Lorsqu’un rapport national a été publié portant sur l’augmentation importante des amputations des membres inférieurs dues au diabète, Toni Tilston-Jones, directrice générale du Centre Youville, a commencé à recevoir des questions de la part des médias. Elle avait beaucoup à partager avec les journalistes, notamment sur le fait qu’une solution simple et abordable pourrait réduire considérablement les amputations et autres complications dues au diabète : un dépistage systématique.
« À l’heure actuelle, de très nombreuses personnes atteintes du diabète ne bénéficient pas d’un dépistage pour des complications oculaires, podologiques et rénales », explique Mme Tilston-Jones. « Sans soins préventifs, les conséquences du diabète sur ces organes peuvent changer la vie. Nous parlons du risque de perdre la vue, de subir une amputation ou d’être sous dialyse. »

Si le désir de dépistage est motivé par l’amélioration des résultats pour les patient.e.s, le Centre Youville a également estimé l’impact financier qu’un simple dépistage pourrait avoir sur les soins du diabète au Manitoba. « Avec l’aide d’une subvention Inspiration du Réseau Compassion Network, nous avons pu déterminer que si nous pouvions effectuer un dépistage et prévenir une amputation dix fois par an, la clinique se paierait d’elle-même. Si nous parvenons à effectuer un dépistage correct, nous pourrons envoyer les patients au bon endroit pour qu’ils reçoivent un traitement qui améliorera considérablement leur qualité de vie au fil du temps.

**Matériel fourni:**
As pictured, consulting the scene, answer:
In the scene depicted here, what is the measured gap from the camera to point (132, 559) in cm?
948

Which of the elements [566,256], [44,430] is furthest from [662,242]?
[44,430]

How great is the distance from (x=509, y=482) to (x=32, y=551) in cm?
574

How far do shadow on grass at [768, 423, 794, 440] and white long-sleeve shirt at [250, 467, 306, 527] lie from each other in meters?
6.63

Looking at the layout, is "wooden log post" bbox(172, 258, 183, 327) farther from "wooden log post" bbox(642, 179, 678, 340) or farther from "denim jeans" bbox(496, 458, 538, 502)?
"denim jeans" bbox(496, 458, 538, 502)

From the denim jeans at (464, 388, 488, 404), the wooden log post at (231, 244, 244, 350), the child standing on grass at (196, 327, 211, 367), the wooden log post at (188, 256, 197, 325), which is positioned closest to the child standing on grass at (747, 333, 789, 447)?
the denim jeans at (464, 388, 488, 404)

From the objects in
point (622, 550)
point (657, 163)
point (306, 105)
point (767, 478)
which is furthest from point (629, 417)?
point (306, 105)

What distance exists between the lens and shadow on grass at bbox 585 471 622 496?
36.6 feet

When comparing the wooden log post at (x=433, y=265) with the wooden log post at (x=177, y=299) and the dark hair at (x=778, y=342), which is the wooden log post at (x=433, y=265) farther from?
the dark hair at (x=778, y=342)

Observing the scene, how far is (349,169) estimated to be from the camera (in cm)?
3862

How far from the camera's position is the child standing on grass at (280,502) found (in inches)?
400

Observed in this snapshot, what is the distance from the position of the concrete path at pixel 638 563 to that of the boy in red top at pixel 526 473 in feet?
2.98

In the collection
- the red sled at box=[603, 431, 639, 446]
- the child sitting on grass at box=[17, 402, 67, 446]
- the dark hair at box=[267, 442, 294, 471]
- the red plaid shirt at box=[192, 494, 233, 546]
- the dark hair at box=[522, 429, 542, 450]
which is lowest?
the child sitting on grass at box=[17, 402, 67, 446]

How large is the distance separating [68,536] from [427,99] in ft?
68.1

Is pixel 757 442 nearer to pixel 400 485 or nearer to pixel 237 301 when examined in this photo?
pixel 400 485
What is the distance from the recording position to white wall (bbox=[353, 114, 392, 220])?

---

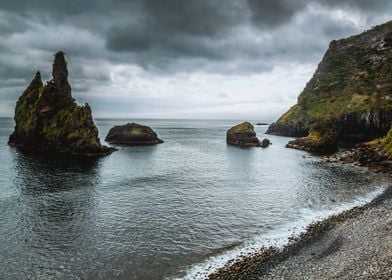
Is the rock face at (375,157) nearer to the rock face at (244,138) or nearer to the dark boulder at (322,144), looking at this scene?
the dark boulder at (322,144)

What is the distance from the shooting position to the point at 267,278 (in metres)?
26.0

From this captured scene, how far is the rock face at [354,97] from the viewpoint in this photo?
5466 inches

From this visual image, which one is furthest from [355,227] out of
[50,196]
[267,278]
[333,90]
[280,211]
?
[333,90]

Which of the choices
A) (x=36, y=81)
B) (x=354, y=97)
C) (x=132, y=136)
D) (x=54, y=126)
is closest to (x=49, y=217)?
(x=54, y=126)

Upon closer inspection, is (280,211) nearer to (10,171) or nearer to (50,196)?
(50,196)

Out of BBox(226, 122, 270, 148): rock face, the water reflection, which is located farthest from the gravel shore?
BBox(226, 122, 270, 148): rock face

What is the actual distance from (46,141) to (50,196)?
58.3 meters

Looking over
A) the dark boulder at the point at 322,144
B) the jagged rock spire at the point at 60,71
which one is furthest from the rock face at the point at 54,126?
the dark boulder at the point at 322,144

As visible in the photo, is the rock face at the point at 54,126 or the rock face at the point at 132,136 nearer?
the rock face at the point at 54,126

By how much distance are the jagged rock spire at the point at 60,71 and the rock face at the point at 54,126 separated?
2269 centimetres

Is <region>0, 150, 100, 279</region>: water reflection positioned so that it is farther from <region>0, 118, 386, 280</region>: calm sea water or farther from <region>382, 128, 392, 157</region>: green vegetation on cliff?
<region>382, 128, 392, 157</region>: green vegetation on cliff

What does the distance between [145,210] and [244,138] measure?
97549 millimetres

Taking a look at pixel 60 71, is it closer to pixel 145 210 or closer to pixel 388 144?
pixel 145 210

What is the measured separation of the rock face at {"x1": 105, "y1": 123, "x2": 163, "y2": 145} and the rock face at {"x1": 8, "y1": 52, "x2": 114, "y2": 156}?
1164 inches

**Consigne:** Recopiez à l'identique, s'il vous plaît, le passage de l'extrait sur le dépistage du diabète qui commence par « Lorsqu’un rapport national » et se poursuit jusqu'à « un dépistage systématique. ».

**Réponse attendue:**
Lorsqu’un rapport national a été publié portant sur l’augmentation importante des amputations des membres inférieurs dues au diabète, Toni Tilston-Jones, directrice générale du Centre Youville, a commencé à recevoir des questions de la part des médias. Elle avait beaucoup à partager avec les journalistes, notamment sur le fait qu’une solution simple et abordable pourrait réduire considérablement les amputations et autres complications dues au diabète : un dépistage systématique.